Pregnant women infected with chickenpox, herpes, rubella, and zika viruses can transmit them to the fetus, leading to visual, hearing, and central nervous system defects.

According to MSc. Dr. Nguyen Thi Quy Khoa, Deputy Head of Obstetrics and Gynecology Department, Obstetrics and Gynecology Center, Tam Anh General Hospital, Ho Chi Minh City, a 12-week-old fetus is vulnerable because its immune system is not strong enough to fight infections. At this time, pregnant women with infectious diseases can cause complications affecting the health of mother and child.

Chickenpox

Chickenpox is a contagious disease caused by the varicella virus. If a pregnant woman is infected with this virus during the first 20 weeks of pregnancy, it can lead to congenital varicella syndrome in the fetus. This is a rare birth defect that can easily cause scarring on the baby’s skin, affecting the eyes, brain, hands, feet, and digestive tract. These changes can be detected during prenatal ultrasound. If the pregnant woman is infected with chickenpox a few weeks before giving birth, the baby may develop neonatal chickenpox, which can be life-threatening.
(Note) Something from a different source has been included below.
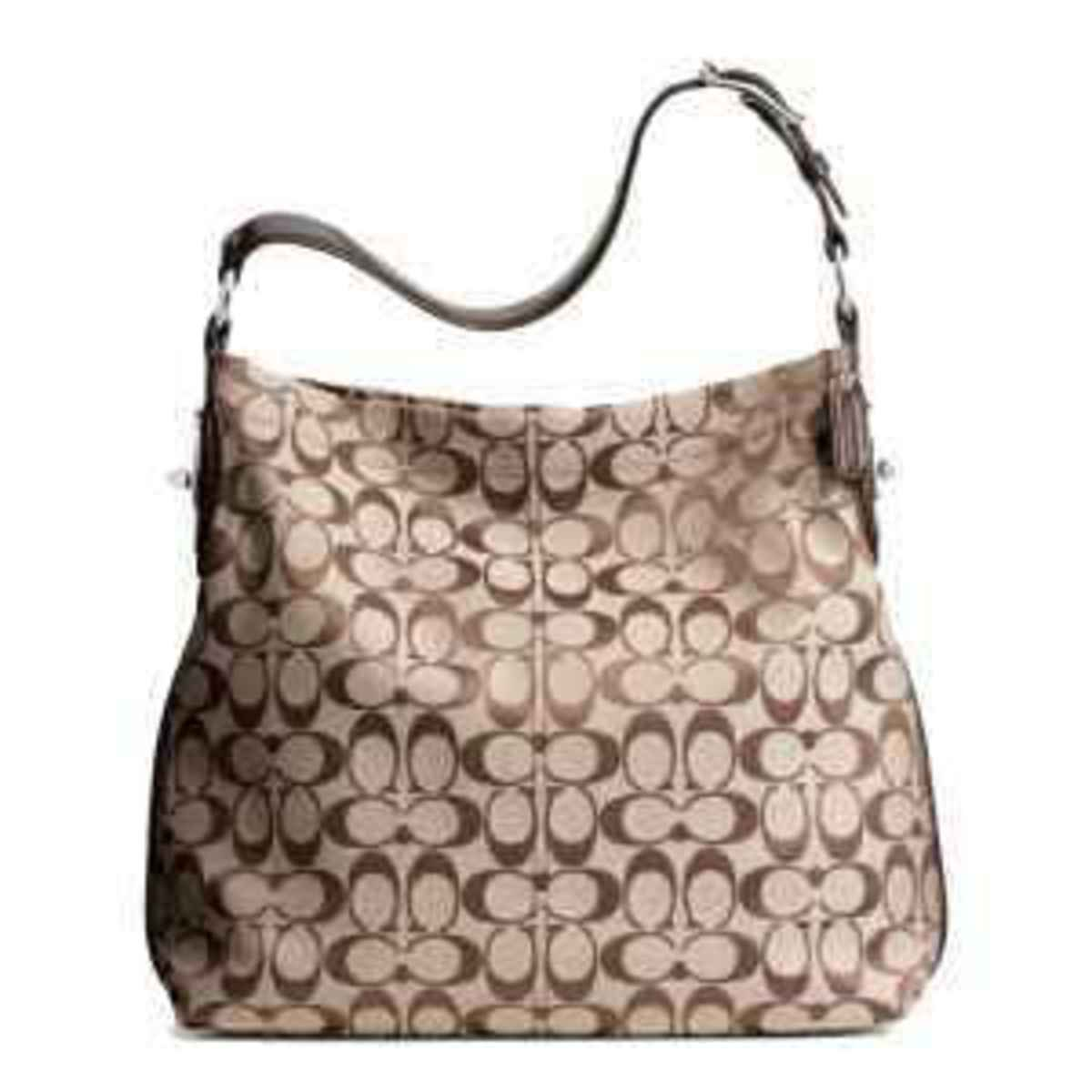 REAL Coach signature C material. The C's can be split right down the middle of the purse.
Doctor Quy Khoa advises on the stages of pregnancy examination. Illustration: Tam Anh General Hospital

Herpes

Herpes virus (HSV) often causes infections in the skin, mouth, lips, eyes and genitals… Doctor Quy Khoa said that this virus affects the fetus in each stage. If the mother is infected with herpes virus in weeks 6-14 of pregnancy, there is a risk of miscarriage, fetal malformations with symptoms such as blisters or scars on the skin, small eyes, cataracts, chorioamnionitis, neurological effects due to the consequences of microcephaly, intracranial calcification. Infection in the last three months of pregnancy can lead to premature birth, prenatal muscle atrophy, lack of oxygen, and stillbirth.

Newborns infected with HSV from their mothers often show symptoms after 5 days of age or after 4-6 weeks, leading to difficulties in diagnosis and treatment. Symptoms include blisters in the eyes, mouth, skin lesions and the central nervous system or spread to internal organs. The disease progresses severely affecting the central nervous system, increasing the risk of hepatitis, pneumonia, sepsis, multiple organ failure syndrome, disseminated intravascular coagulation. The neonatal mortality rate is about 50%.
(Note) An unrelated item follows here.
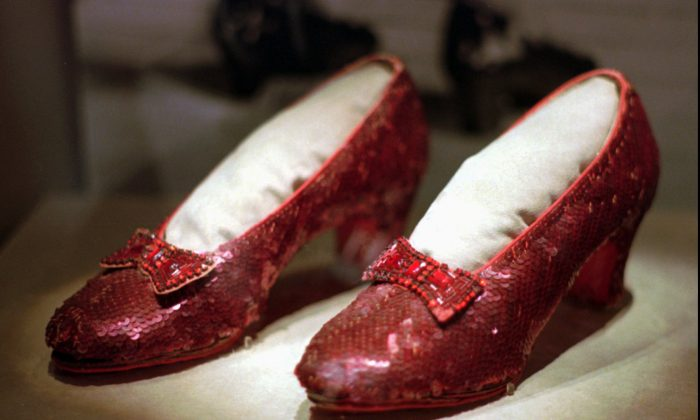 "This April 10, 1996, file photo shows one of the four pairs of ruby slippers worn by Judy Garland in the 1939 film ""The Wizard of Oz"" on display during a media tour of the ""America's Smithsonian"" traveling exhibition in Kansas City.(Ed Zurga/AP )"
Pregnant women get flu vaccine at Tam Anh General Hospital. Photo: Wisdom

Rubella

Rubella is an infectious disease that can be transmitted from mother to child through the blood, with a high risk of causing birth defects. “Pregnant women with rubella virus in the first three months of pregnancy have a 90% chance of transmitting the virus to the baby, with a risk of miscarriage or stillbirth,” said Dr. Quy Khoa. After the fourth month of pregnancy, a mother infected with rubella is less likely to harm the fetus.

Newborns with congenital rubella syndrome can suffer from serious disabilities including hearing loss, heart defects, cataracts, glaucoma, diabetes, thyroid dysfunction, pneumonia, meningitis, developmental delays, etc. Many cases require treatment, surgery, and care at high costs.

Virus zika

The Zika virus is transmitted mainly by Aedes mosquitoes (striped mosquitoes) that live mainly in tropical and subtropical regions. Most people infected with this virus have no symptoms, if any, they usually have some symptoms such as rash, fever, conjunctivitis, muscle and joint pain, headache lasting 2-7 days.

Zika virus infection during the first two trimesters of pregnancy can cause premature birth, miscarriage or a high risk of fetal malformations. The newborn is likely to have microcephaly, corpus callosum abnormalities, intracranial calcification, ventricular hypertrophy, cerebral or cortical atrophy, optic nerve and hearing abnormalities, difficulty swallowing, seizures, muscle stiffness…

Doctor Quy Khoa recommends that vaccination is the best way to help pregnant women prevent infectious diseases during pregnancy, reducing the risk of birth defects in children.